Kamala Harris: Seven Key Facts About Democrats’ Top 2020 Contender

Kamala Harris (Drew Angerer / Getty)
Drew Angerer / Getty

Sen. Kamala Harris (D-CA) declared Monday that she will run for President of the United States.

She is already drawing comparisons to Barack Obama, who once praised her good looks. Like him, she is a left-wing first-term U.S. Senator with little experience and few accomplishments in office. Harris, who declared on Dr. Martin Luther King, Jr. day, also has a diverse background, and is the first woman of color to be a top presidential contender.

Here are seven other key facts about her:

1. Kamala Harris’s career received a boost from a patronage job in dubious circumstances. In 1994, then-outgoing Speaker of the California State Assembly Willie Brown (D-San Francisco) appointed Harris to a state board with a $72,000 salary. The Los Angeles Times reported: “Harris, a former deputy district attorney in Alameda County, was described by several people at the Capitol as Brown’s girlfriend.” (Brown was married but separated.)

2. Kamala Harris barely won her first race for California Attorney General in 2010. As in many of the 2018 congressional races in California, Harris won despite losing on Election Night: “Los Angeles District Attorney Steve Cooley had declared victory on election night, only to see the race flip-flop between the two candidates in the coming days as counties around the state continued to tally mail-in and provisional ballots,” SFGate.com reported.

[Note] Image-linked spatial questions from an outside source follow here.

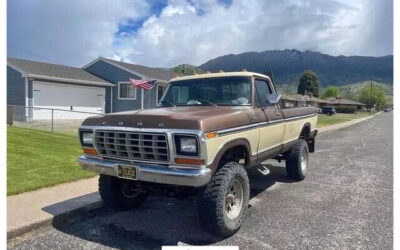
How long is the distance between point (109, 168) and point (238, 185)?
1.74 m

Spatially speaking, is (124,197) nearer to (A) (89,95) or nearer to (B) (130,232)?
(B) (130,232)

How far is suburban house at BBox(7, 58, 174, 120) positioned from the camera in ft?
67.2

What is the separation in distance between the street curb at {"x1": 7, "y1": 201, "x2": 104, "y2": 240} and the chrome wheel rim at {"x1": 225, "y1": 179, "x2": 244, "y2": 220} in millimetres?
2171

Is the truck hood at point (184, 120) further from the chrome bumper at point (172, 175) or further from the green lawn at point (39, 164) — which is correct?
the green lawn at point (39, 164)

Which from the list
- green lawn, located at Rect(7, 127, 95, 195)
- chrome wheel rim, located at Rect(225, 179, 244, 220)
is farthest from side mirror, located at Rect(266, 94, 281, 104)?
green lawn, located at Rect(7, 127, 95, 195)

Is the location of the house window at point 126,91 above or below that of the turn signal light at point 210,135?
above

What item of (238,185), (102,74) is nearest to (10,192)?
(238,185)

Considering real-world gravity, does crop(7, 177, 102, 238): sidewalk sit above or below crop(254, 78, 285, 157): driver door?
below

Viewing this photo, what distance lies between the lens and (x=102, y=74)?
2662 centimetres

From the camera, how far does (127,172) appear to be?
4.29 metres

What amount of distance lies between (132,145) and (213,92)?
1852 millimetres

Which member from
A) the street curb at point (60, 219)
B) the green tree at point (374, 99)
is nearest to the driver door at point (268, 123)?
the street curb at point (60, 219)

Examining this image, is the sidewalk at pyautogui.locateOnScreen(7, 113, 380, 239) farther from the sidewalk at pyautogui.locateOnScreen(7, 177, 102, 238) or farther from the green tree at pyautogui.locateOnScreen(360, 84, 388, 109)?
the green tree at pyautogui.locateOnScreen(360, 84, 388, 109)

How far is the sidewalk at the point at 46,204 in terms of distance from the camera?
440 cm
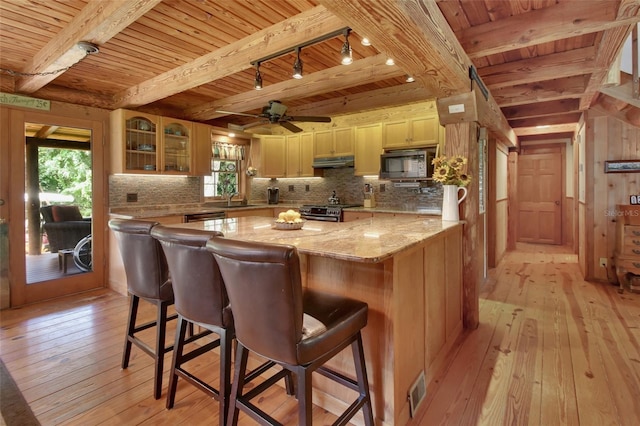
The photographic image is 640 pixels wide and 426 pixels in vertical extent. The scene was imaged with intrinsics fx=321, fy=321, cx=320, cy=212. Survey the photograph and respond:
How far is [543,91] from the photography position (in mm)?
3791

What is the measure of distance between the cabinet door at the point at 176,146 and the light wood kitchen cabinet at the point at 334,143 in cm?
199

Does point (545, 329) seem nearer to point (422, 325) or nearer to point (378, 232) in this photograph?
point (422, 325)

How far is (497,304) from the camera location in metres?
3.54

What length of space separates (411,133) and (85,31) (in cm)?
367

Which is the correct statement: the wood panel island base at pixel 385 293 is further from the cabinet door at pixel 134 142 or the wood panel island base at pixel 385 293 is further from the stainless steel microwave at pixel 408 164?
the cabinet door at pixel 134 142

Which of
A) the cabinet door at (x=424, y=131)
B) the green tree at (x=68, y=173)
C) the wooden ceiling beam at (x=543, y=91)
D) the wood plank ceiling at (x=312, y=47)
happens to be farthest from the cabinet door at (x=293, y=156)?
the wooden ceiling beam at (x=543, y=91)

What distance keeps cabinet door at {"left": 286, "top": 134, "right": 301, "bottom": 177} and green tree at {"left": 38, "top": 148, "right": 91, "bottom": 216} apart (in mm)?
2924

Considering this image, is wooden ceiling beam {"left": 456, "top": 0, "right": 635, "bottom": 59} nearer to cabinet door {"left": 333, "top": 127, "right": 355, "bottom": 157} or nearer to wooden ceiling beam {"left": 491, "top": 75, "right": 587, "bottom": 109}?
wooden ceiling beam {"left": 491, "top": 75, "right": 587, "bottom": 109}

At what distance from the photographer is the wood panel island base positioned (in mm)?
1620

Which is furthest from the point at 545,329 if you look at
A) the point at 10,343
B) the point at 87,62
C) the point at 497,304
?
the point at 87,62

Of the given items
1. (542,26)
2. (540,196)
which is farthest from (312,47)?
(540,196)

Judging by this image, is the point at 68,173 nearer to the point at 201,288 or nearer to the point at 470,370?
the point at 201,288

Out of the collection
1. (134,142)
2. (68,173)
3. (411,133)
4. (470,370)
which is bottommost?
(470,370)

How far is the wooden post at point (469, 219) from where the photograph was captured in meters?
2.89
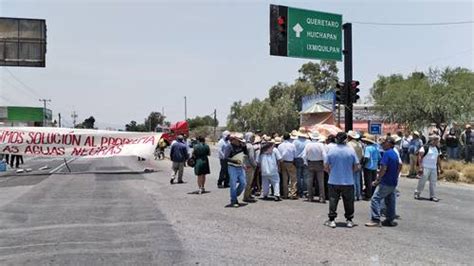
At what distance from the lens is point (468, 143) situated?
25.0 m

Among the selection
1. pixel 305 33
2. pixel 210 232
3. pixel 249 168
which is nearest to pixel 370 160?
pixel 249 168

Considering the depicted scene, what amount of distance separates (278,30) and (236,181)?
1005 cm

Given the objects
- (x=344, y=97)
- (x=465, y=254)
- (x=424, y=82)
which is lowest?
(x=465, y=254)

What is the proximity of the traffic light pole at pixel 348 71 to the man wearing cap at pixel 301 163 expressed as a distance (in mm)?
7683

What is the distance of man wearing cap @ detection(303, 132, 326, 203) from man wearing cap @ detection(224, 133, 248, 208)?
1570mm

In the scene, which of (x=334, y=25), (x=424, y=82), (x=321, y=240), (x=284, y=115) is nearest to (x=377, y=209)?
(x=321, y=240)

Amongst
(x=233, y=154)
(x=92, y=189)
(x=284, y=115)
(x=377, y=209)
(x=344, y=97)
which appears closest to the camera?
(x=377, y=209)

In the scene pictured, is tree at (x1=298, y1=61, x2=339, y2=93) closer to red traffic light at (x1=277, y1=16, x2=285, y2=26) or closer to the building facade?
the building facade

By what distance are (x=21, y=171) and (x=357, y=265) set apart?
21.4m

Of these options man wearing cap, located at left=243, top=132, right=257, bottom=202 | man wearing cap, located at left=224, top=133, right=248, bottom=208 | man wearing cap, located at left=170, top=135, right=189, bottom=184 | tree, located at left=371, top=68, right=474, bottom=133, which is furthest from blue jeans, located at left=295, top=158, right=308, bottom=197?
tree, located at left=371, top=68, right=474, bottom=133

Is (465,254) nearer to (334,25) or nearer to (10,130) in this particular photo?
(334,25)

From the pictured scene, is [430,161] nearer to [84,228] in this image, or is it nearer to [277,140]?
[277,140]

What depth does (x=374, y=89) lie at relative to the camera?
78500 millimetres

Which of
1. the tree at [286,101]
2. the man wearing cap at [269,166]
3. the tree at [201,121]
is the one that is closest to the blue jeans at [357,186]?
the man wearing cap at [269,166]
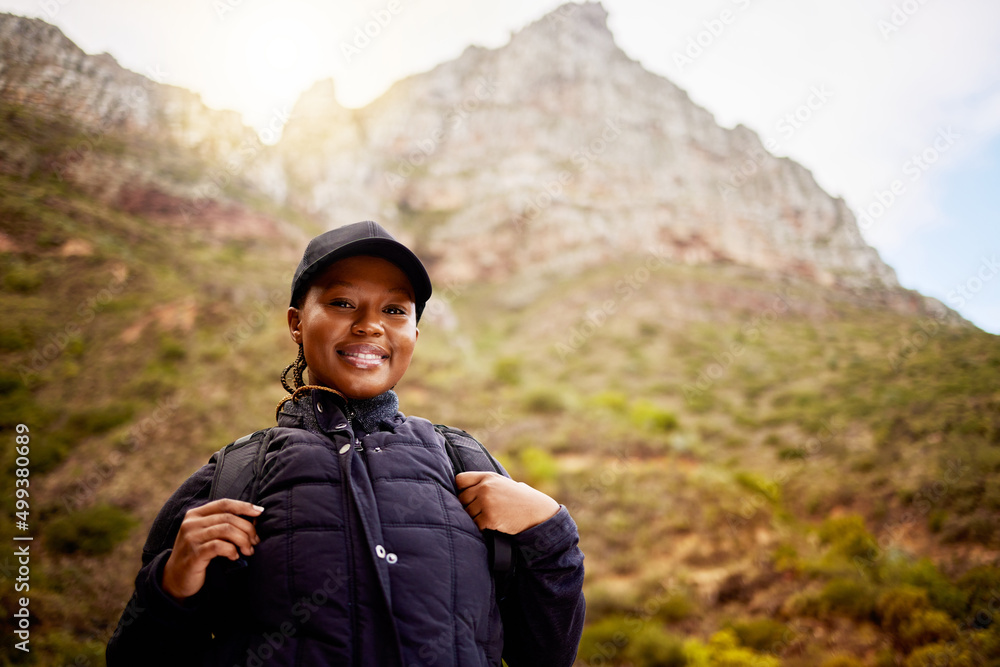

3. Kamala Harris was accused of using her state office to attack political enemies and reward friends. Harris was sued by conservative groups for forcing them to disclose donor information that the IRS allows them to keep confidential. She was also sued by a healthcare company that claimed she imposed undue restrictions when it tried to buy another company because she wanted to help her ally, the Service Employees International Union (SEIU).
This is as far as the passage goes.